### What you will do
Type every record exactly as it appears.

### Material provided

- - - - -

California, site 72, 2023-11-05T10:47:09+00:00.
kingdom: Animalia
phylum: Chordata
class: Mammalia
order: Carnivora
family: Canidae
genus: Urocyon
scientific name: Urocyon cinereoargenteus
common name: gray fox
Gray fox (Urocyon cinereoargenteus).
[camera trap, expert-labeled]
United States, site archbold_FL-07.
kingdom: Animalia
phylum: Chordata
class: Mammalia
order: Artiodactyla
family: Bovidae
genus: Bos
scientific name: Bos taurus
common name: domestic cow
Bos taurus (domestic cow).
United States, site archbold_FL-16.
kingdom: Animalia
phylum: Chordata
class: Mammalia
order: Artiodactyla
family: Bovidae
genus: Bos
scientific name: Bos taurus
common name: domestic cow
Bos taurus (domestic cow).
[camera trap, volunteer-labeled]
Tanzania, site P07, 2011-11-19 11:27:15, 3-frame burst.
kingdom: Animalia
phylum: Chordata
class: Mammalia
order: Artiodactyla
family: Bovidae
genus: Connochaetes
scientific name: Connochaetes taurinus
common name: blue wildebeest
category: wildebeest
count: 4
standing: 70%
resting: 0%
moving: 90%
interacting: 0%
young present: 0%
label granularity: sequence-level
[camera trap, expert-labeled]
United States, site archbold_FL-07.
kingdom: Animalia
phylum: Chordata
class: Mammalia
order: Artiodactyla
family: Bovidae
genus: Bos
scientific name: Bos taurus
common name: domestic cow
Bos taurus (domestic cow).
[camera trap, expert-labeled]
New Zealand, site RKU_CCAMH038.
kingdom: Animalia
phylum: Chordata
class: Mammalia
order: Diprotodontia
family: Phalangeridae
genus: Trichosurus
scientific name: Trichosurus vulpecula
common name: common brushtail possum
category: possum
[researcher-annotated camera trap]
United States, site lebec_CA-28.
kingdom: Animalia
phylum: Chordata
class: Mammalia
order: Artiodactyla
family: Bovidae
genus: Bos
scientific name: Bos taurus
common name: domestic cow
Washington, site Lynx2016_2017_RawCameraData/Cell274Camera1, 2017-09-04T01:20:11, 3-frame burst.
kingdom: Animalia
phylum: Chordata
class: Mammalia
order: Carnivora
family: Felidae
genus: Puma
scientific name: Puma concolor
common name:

- - - - -

### Expected answer
California, site 72, 2023-11-05T10:47:09+00:00.
kingdom: Animalia
phylum: Chordata
class: Mammalia
order: Carnivora
family: Canidae
genus: Urocyon
scientific name: Urocyon cinereoargenteus
common name: gray fox
Gray fox (Urocyon cinereoargenteus).
[camera trap, expert-labeled]
United States, site archbold_FL-07.
kingdom: Animalia
phylum: Chordata
class: Mammalia
order: Artiodactyla
family: Bovidae
genus: Bos
scientific name: Bos taurus
common name: domestic cow
Bos taurus (domestic cow).
United States, site archbold_FL-16.
kingdom: Animalia
phylum: Chordata
class: Mammalia
order: Artiodactyla
family: Bovidae
genus: Bos
scientific name: Bos taurus
common name: domestic cow
Bos taurus (domestic cow).
[camera trap, volunteer-labeled]
Tanzania, site P07, 2011-11-19 11:27:15, 3-frame burst.
kingdom: Animalia
phylum: Chordata
class: Mammalia
order: Artiodactyla
family: Bovidae
genus: Connochaetes
scientific name: Connochaetes taurinus
common name: blue wildebeest
category: wildebeest
count: 4
standing: 70%
resting: 0%
moving: 90%
interacting: 0%
young present: 0%
label granularity: sequence-level
[camera trap, expert-labeled]
United States, site archbold_FL-07.
kingdom: Animalia
phylum: Chordata
class: Mammalia
order: Artiodactyla
family: Bovidae
genus: Bos
scientific name: Bos taurus
common name: domestic cow
Bos taurus (domestic cow).
[camera trap, expert-labeled]
New Zealand, site RKU_CCAMH038.
kingdom: Animalia
phylum: Chordata
class: Mammalia
order: Diprotodontia
family: Phalangeridae
genus: Trichosurus
scientific name: Trichosurus vulpecula
common name: common brushtail possum
category: possum
[researcher-annotated camera trap]
United States, site lebec_CA-28.
kingdom: Animalia
phylum: Chordata
class: Mammalia
order: Artiodactyla
family: Bovidae
genus: Bos
scientific name: Bos taurus
common name: domestic cow
Washington, site Lynx2016_2017_RawCameraData/Cell274Camera1, 2017-09-04T01:20:11, 3-frame burst.
kingdom: Animalia
phylum: Chordata
class: Mammalia
order: Carnivora
family: Felidae
genus: Puma
scientific name: Puma concolor
common name:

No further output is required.